Gather every line below that contains the word "lens", with case counting, and copy each one out.

Start

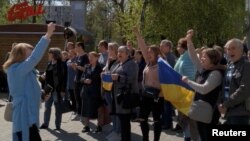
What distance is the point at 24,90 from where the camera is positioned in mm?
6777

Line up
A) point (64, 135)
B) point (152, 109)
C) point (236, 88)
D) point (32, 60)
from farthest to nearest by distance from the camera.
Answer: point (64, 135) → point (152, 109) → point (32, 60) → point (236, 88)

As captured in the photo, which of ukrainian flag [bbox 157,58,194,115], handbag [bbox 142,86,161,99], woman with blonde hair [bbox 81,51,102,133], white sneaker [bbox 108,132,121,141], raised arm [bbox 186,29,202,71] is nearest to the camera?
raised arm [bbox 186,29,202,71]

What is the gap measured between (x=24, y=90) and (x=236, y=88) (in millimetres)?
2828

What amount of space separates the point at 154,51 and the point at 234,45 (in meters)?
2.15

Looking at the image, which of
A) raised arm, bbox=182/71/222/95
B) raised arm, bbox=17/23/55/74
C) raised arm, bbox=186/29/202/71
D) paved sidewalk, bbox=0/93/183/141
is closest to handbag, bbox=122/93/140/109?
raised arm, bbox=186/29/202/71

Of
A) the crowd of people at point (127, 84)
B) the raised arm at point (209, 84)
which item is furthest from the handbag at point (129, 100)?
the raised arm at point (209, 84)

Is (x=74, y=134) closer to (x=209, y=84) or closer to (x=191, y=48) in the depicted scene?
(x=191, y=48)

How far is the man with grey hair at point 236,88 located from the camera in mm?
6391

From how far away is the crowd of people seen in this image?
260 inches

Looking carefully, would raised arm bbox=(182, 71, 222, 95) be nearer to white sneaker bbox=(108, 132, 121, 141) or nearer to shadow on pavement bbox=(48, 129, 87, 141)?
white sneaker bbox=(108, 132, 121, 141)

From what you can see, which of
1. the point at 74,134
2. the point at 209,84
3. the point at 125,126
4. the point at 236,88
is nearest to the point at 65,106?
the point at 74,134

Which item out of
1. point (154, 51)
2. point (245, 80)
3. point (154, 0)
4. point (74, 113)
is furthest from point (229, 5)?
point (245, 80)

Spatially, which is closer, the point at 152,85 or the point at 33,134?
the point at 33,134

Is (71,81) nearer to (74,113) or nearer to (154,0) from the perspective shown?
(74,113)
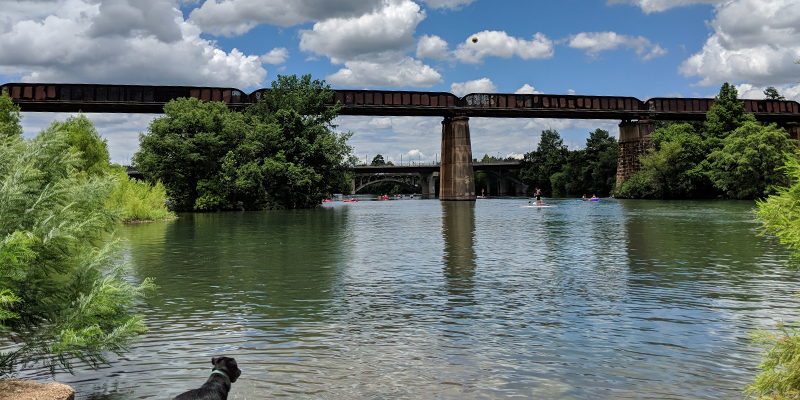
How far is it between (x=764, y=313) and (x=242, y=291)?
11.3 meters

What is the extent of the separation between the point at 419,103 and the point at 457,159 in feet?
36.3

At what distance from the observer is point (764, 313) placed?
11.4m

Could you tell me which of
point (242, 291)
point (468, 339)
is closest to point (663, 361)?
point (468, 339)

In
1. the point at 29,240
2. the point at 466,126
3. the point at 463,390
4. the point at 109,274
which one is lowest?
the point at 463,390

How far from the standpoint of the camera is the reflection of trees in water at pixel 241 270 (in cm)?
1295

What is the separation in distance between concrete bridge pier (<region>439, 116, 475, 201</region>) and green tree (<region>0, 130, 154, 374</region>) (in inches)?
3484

End
Start

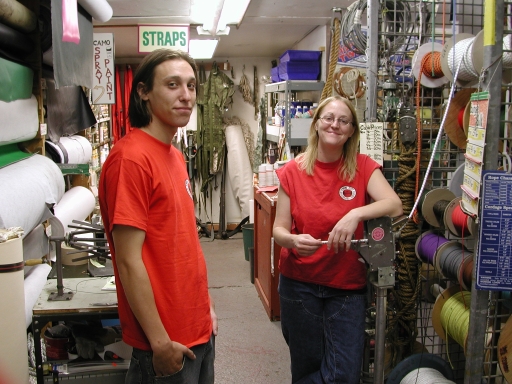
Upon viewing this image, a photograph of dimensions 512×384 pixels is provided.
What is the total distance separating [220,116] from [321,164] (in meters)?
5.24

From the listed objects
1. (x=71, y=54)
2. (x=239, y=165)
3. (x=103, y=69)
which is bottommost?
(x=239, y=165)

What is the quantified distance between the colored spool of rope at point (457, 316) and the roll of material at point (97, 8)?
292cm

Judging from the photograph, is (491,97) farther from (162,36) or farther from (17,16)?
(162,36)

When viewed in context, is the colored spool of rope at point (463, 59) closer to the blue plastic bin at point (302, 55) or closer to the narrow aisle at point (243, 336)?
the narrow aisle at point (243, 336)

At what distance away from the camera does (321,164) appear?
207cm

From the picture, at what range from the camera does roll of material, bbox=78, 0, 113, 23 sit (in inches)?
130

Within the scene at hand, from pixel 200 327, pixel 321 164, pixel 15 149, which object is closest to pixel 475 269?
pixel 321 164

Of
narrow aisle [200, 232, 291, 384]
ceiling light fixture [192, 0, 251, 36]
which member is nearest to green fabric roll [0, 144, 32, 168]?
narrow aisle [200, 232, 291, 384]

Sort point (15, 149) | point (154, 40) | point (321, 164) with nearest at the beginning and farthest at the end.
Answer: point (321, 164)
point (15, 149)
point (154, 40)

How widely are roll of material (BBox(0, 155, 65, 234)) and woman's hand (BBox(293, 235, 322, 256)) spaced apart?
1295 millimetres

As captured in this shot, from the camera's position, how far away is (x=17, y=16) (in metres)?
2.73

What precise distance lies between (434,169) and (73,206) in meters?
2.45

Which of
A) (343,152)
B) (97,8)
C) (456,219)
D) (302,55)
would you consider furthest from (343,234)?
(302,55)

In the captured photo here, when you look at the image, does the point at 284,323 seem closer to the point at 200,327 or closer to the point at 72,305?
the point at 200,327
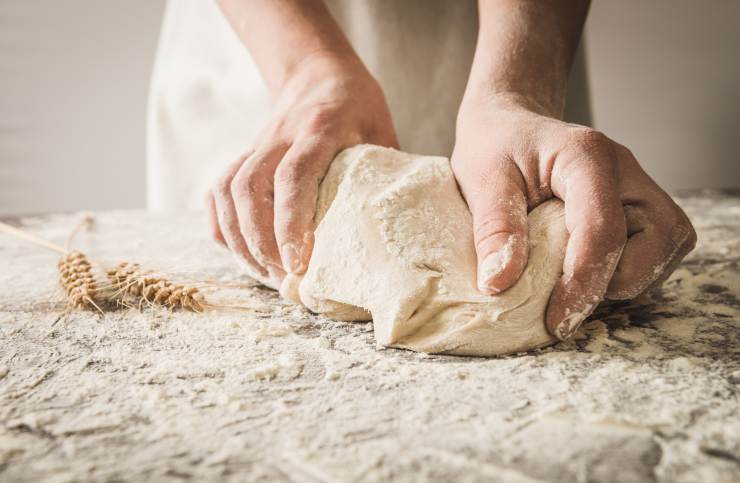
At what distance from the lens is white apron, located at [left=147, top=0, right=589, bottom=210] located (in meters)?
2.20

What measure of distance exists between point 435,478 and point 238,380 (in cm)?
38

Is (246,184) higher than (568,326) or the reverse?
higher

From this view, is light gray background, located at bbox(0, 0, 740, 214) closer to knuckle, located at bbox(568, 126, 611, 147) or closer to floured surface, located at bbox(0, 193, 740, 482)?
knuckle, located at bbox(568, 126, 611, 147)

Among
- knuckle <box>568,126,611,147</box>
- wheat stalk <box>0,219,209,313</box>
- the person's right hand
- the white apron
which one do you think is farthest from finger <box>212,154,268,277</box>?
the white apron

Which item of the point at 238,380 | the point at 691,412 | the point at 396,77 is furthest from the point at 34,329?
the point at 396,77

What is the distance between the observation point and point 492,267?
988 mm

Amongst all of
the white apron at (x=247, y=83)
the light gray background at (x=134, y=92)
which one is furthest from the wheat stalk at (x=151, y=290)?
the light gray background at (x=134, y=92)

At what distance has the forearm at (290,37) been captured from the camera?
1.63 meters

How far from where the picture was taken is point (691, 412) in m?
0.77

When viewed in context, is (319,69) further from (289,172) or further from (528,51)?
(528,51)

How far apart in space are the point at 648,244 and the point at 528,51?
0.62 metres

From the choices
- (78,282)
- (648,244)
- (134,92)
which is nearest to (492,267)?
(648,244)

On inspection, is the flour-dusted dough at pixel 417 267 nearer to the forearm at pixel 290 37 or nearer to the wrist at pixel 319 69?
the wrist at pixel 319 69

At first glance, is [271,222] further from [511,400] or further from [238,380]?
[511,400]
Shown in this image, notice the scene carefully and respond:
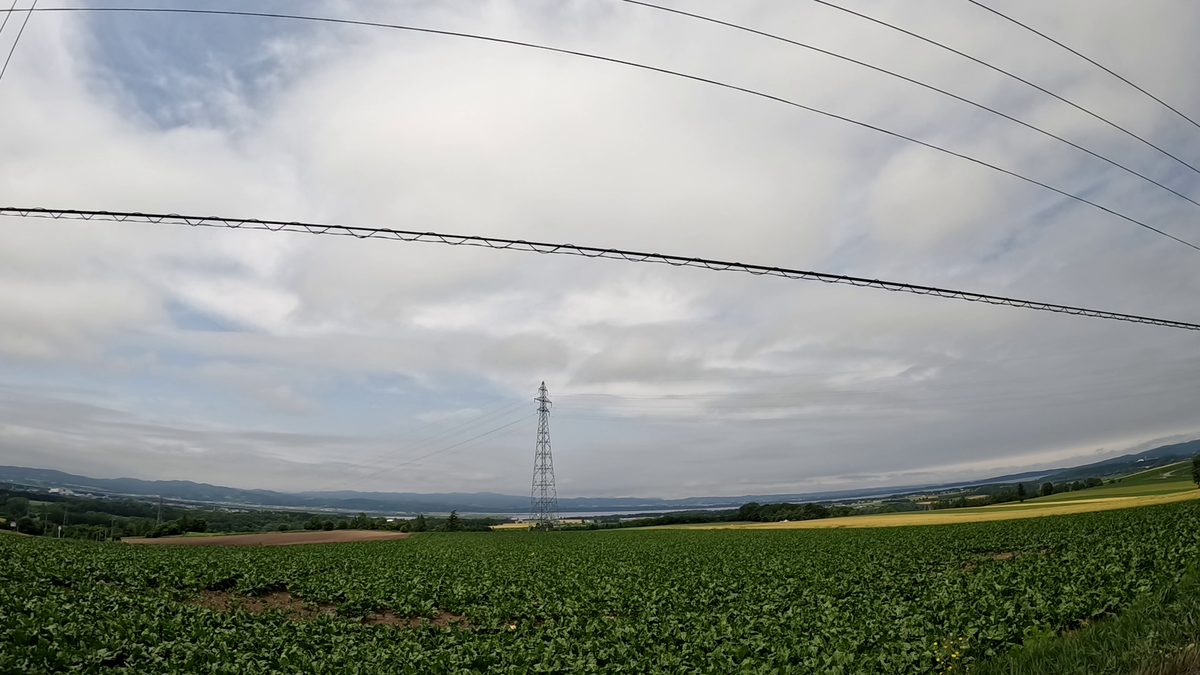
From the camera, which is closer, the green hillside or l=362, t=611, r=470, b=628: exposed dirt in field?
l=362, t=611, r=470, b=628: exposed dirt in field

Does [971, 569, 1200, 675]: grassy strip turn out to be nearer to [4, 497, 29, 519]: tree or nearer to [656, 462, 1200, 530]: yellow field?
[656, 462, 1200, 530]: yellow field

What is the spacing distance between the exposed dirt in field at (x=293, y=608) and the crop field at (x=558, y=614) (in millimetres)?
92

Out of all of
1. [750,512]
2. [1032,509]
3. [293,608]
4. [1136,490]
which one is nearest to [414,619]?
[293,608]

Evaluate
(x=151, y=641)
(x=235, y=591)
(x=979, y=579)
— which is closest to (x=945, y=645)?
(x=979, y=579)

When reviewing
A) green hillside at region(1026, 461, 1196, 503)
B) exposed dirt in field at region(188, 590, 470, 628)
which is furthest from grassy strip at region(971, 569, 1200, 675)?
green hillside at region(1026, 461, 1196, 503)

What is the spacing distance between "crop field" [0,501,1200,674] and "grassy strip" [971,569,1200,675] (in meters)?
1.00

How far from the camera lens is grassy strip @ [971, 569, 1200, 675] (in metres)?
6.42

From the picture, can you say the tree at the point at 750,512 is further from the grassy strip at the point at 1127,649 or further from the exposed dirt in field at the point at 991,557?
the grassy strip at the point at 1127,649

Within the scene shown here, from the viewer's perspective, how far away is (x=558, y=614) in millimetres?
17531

End
Start

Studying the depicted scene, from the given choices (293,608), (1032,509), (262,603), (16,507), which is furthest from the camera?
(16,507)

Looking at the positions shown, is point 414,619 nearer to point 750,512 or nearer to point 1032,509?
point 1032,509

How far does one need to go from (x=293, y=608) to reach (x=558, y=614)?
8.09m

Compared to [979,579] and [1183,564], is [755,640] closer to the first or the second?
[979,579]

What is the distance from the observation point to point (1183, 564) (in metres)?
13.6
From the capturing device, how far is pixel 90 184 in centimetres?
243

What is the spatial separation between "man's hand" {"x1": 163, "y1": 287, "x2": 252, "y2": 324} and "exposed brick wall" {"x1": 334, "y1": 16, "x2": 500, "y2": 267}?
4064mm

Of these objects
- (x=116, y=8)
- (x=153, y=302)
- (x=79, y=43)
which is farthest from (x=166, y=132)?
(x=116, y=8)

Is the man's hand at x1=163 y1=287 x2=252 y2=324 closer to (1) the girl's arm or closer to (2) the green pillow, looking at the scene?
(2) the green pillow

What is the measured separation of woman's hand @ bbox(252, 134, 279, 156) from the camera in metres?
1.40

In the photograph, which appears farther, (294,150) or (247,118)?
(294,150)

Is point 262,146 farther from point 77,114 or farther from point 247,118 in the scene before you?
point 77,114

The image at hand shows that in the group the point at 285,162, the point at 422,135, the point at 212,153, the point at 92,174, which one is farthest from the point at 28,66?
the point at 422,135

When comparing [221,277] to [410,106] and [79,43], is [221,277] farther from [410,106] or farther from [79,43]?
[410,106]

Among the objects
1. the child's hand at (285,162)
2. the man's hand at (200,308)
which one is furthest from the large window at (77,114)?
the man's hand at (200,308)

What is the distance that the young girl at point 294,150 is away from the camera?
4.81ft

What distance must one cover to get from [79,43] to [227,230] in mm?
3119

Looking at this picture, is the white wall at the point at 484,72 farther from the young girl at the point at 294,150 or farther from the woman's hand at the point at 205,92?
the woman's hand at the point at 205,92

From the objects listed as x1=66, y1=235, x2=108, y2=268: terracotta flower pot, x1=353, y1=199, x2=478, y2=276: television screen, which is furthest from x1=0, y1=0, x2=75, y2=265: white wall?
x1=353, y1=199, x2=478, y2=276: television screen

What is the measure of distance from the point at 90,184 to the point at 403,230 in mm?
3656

End

ANSWER TO THIS PROBLEM =
At what distance from the lens is white apron, located at [left=147, top=0, right=589, bottom=210] located (in meters)?
How far from the camera lens is grassy strip @ [971, 569, 1200, 675] (in metres)?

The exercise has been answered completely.